* Given exercise 1 *
In the text about serving a mission, during which conference session did President Kimball address whether missionary work is compulsory?
* Given exercise 2 *
Pick up the text about serving a mission after its final sentence and continue it.

* Text to read *
When I was first considering joining the church over eight years ago, I quickly realized that as a male I would be expected to serve a mission. I neverhelwss began to rationalize away my need to serve. I explained to myself that as a convert with family opposition that a mission was not in the cards for me.

During thePriesthood session of the April 1974 conference, President Kimball spoke about a frequently asked question: is missionary work compulsive? I love his response:

 “The question has been often asked, Is the mission program one of compulsion? And the answer, of course, is no. Everyone is given his free agency. The question is asked: Should every young man fill a mission? And the answer of the Church is yes, and the answer of the Lord is yes. Enlarging this answer we say: Certainly every male member of the Church should fill a mission, like he should pay his tithing, like he should attend his meetings, like he should keep his life clean and free from the ugliness of the world and plan a celestial marriage in the temple of the Lord.   While there is no compulsion for him to do any of these things, he should do them for his own good.”

[Region labeling records]
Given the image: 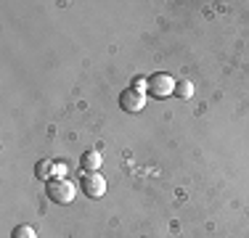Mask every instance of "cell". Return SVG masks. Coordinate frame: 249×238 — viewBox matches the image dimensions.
Listing matches in <instances>:
<instances>
[{
  "label": "cell",
  "mask_w": 249,
  "mask_h": 238,
  "mask_svg": "<svg viewBox=\"0 0 249 238\" xmlns=\"http://www.w3.org/2000/svg\"><path fill=\"white\" fill-rule=\"evenodd\" d=\"M64 175H67V164H53V177L51 180H64Z\"/></svg>",
  "instance_id": "9"
},
{
  "label": "cell",
  "mask_w": 249,
  "mask_h": 238,
  "mask_svg": "<svg viewBox=\"0 0 249 238\" xmlns=\"http://www.w3.org/2000/svg\"><path fill=\"white\" fill-rule=\"evenodd\" d=\"M120 106H122V111H130V114H135V111H143V106H146V93L135 90V87H127V90H122V95H120Z\"/></svg>",
  "instance_id": "4"
},
{
  "label": "cell",
  "mask_w": 249,
  "mask_h": 238,
  "mask_svg": "<svg viewBox=\"0 0 249 238\" xmlns=\"http://www.w3.org/2000/svg\"><path fill=\"white\" fill-rule=\"evenodd\" d=\"M175 95H180V98H191V95H194V85H191V82H186V80L178 82V85H175Z\"/></svg>",
  "instance_id": "8"
},
{
  "label": "cell",
  "mask_w": 249,
  "mask_h": 238,
  "mask_svg": "<svg viewBox=\"0 0 249 238\" xmlns=\"http://www.w3.org/2000/svg\"><path fill=\"white\" fill-rule=\"evenodd\" d=\"M80 188H82V193L90 196V199H101V196L106 193V180L98 172H85V175L80 177Z\"/></svg>",
  "instance_id": "3"
},
{
  "label": "cell",
  "mask_w": 249,
  "mask_h": 238,
  "mask_svg": "<svg viewBox=\"0 0 249 238\" xmlns=\"http://www.w3.org/2000/svg\"><path fill=\"white\" fill-rule=\"evenodd\" d=\"M133 87H135V90H141V93H149V80H143V77H135V80H133Z\"/></svg>",
  "instance_id": "10"
},
{
  "label": "cell",
  "mask_w": 249,
  "mask_h": 238,
  "mask_svg": "<svg viewBox=\"0 0 249 238\" xmlns=\"http://www.w3.org/2000/svg\"><path fill=\"white\" fill-rule=\"evenodd\" d=\"M101 162H104V156H101L98 151H85L82 153V167H85V172H98Z\"/></svg>",
  "instance_id": "5"
},
{
  "label": "cell",
  "mask_w": 249,
  "mask_h": 238,
  "mask_svg": "<svg viewBox=\"0 0 249 238\" xmlns=\"http://www.w3.org/2000/svg\"><path fill=\"white\" fill-rule=\"evenodd\" d=\"M149 93L154 98H167V95H175V80L164 71H157L154 77H149Z\"/></svg>",
  "instance_id": "2"
},
{
  "label": "cell",
  "mask_w": 249,
  "mask_h": 238,
  "mask_svg": "<svg viewBox=\"0 0 249 238\" xmlns=\"http://www.w3.org/2000/svg\"><path fill=\"white\" fill-rule=\"evenodd\" d=\"M53 164H56V162H51V159L37 162V167H35V175H37L40 180H51V177H53Z\"/></svg>",
  "instance_id": "6"
},
{
  "label": "cell",
  "mask_w": 249,
  "mask_h": 238,
  "mask_svg": "<svg viewBox=\"0 0 249 238\" xmlns=\"http://www.w3.org/2000/svg\"><path fill=\"white\" fill-rule=\"evenodd\" d=\"M45 193H48V199L53 201V204H72L77 188L67 180V177H64V180H48Z\"/></svg>",
  "instance_id": "1"
},
{
  "label": "cell",
  "mask_w": 249,
  "mask_h": 238,
  "mask_svg": "<svg viewBox=\"0 0 249 238\" xmlns=\"http://www.w3.org/2000/svg\"><path fill=\"white\" fill-rule=\"evenodd\" d=\"M11 238H37V233H35L32 225H16L14 233H11Z\"/></svg>",
  "instance_id": "7"
}]
</instances>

* Final result 1 *
He spoke during the Priesthood session of the April 1974 conference.

* Final result 2 *
President Kimball makes clear in his talk that service is expected just as observing the Word of Wisdom, or Tithing is expected. Ever young male that can go should go. 

It was this imperative that drove me to consider a mission seriously and to overcome my rationalization.

As I struggled to decide whether to go, I spoke to my then Bishop and got sage advice. He emphasized to me, that even if I didn’t go I could remain faithful and active in the Church. But he nevertheless encouraged me to consider the type of person that I could become through service.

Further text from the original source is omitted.